Unlike many of his counterparts, however, Romulo argued for a truly independent position, which “condemn[s] all colonialism, both overt and potential,” since “[w]e were opposed to every form of domination, subjugation, or the exploitation of peoples,” including the tyrannical communist regimes that emerged from Moscow to Beijing and Pyongyang.
Over the next half a century, multiple attempts at creating a robust alliance of post-colonial nations were either sabotaged by the West, domestic upheavals across the post-colonial world, and, in more extreme cases, tragic conflicts among newly formed nations themselves: India and Pakistan came to blows on multiple times, while communist China invaded communist Vietnam.
And this, dear reader, brings us to the BRICS organization, composed of Brazil, Russia, India, China, and South Africa, which collectively just admitted six new members from across the post-colonial world.
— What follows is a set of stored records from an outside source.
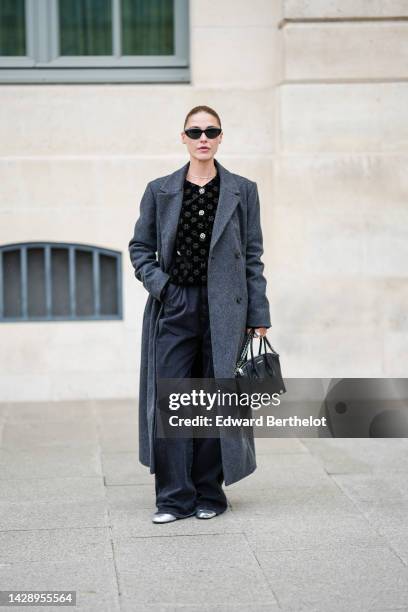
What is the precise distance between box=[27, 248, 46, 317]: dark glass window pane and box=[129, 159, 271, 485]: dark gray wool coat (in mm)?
3287

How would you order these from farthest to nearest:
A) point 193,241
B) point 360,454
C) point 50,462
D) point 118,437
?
point 118,437, point 360,454, point 50,462, point 193,241

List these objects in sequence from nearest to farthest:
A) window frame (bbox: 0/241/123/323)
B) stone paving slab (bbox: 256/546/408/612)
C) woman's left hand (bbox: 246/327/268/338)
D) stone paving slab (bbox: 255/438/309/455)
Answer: stone paving slab (bbox: 256/546/408/612)
woman's left hand (bbox: 246/327/268/338)
stone paving slab (bbox: 255/438/309/455)
window frame (bbox: 0/241/123/323)

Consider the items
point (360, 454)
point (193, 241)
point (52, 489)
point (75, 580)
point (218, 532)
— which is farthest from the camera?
point (360, 454)

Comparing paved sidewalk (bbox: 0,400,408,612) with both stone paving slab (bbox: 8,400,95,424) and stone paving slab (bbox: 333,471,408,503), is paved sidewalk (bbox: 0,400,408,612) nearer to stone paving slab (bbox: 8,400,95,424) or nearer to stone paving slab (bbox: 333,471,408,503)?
stone paving slab (bbox: 333,471,408,503)

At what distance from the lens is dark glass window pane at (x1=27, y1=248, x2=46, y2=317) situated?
8758 mm

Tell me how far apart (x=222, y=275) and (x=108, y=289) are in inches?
142

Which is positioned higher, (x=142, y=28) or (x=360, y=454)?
(x=142, y=28)

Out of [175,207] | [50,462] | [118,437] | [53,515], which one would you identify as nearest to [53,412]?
[118,437]

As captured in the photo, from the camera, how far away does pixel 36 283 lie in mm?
8820

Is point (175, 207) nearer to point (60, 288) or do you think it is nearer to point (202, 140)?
point (202, 140)

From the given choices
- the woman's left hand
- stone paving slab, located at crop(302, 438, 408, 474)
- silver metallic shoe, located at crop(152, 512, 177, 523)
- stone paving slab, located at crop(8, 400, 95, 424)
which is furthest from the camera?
stone paving slab, located at crop(8, 400, 95, 424)

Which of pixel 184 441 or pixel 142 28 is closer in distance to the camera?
pixel 184 441

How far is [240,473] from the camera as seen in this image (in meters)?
5.45

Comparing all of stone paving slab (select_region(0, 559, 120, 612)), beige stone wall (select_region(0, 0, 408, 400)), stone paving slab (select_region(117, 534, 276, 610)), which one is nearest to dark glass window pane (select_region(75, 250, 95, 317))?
beige stone wall (select_region(0, 0, 408, 400))
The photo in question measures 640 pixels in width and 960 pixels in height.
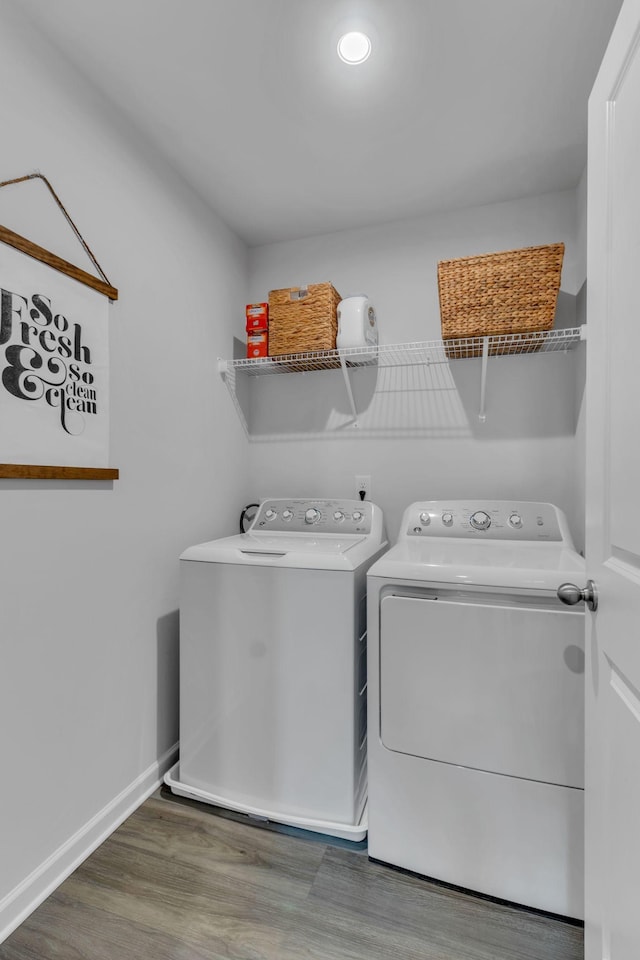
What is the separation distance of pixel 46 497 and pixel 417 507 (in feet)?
4.46

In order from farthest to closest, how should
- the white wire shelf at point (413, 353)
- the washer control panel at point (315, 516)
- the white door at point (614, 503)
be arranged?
the washer control panel at point (315, 516) < the white wire shelf at point (413, 353) < the white door at point (614, 503)

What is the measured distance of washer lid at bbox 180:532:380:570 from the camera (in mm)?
1552

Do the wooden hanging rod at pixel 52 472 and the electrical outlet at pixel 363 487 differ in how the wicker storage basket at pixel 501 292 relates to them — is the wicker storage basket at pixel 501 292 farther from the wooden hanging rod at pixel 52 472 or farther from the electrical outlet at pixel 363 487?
the wooden hanging rod at pixel 52 472

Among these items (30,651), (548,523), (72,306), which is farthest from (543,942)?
(72,306)

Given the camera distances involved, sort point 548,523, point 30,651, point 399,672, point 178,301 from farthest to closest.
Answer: point 178,301 → point 548,523 → point 399,672 → point 30,651

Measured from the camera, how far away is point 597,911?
924 mm

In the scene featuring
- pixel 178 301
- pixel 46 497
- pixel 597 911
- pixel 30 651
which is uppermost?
pixel 178 301

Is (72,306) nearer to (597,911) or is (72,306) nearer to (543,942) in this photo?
(597,911)

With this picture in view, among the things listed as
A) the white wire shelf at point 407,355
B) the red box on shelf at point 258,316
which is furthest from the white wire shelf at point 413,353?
the red box on shelf at point 258,316

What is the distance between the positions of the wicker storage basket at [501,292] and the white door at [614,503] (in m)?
0.78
For some, BRICS Plus represents a second attempt at creating an effective global “nonaligned” movement, if not a harbinger of a truly post-Western global order in the 21st century.
In fairness, the expansion of BRICS does signal the revolt of newly emerging powers against the West’s centuries-old “gatekeeping prowess.” Several members of expanded BRICS are currently under the most severe Western sanctions regimes, which are primarily hurting their civilian populations. And then, there is strategic prestige: If the Group of Seven (G7) is “business class,” then the BRICS is like “premium economy.”
Moreover, the new power bloc provides a mechanism for institutionalized dialogue among its new members, namely the Middle Eastern powers of Iran, Saudi Arabia, and the United Arab Emirates, which have been exploring a rapprochement.
But the BRICS hype should be tested against evidence. To begin with, the organization lacks organizational substance: No real permanent secretariat or a legally binding charter of note. The New Development Bank (NDB), the single financial institutional establishment by the BRICS nations, has been notoriously ineffectual: In a decade of existence, its total lending has been a tenth of what the likes of the World Bank dispense with in a single year.
And for all the talk of “de-dollarization,” even the NDB is desperately in need of dollars to sustain itself. Even more ironically, the very concept of BRICS is itself a product of Wall Street, namely an early-2000s Goldman Sachs report.
This brings us to what makes BRICS potentially problematic, namely its increasing transformation into a geopolitical arm for a rising China. Although India successfully resisted the inclusion of countries such as Pakistan, the reality is that the bulk of newly admitted members are heavily reliant on and increasingly ideologically aligned with Beijing. Intent on remaining nonaligned, Indonesia even demurred from joining BRICS. Less than a century after the Bandung Conference, Romulo’s strategic ambivalence has become evermore poignant.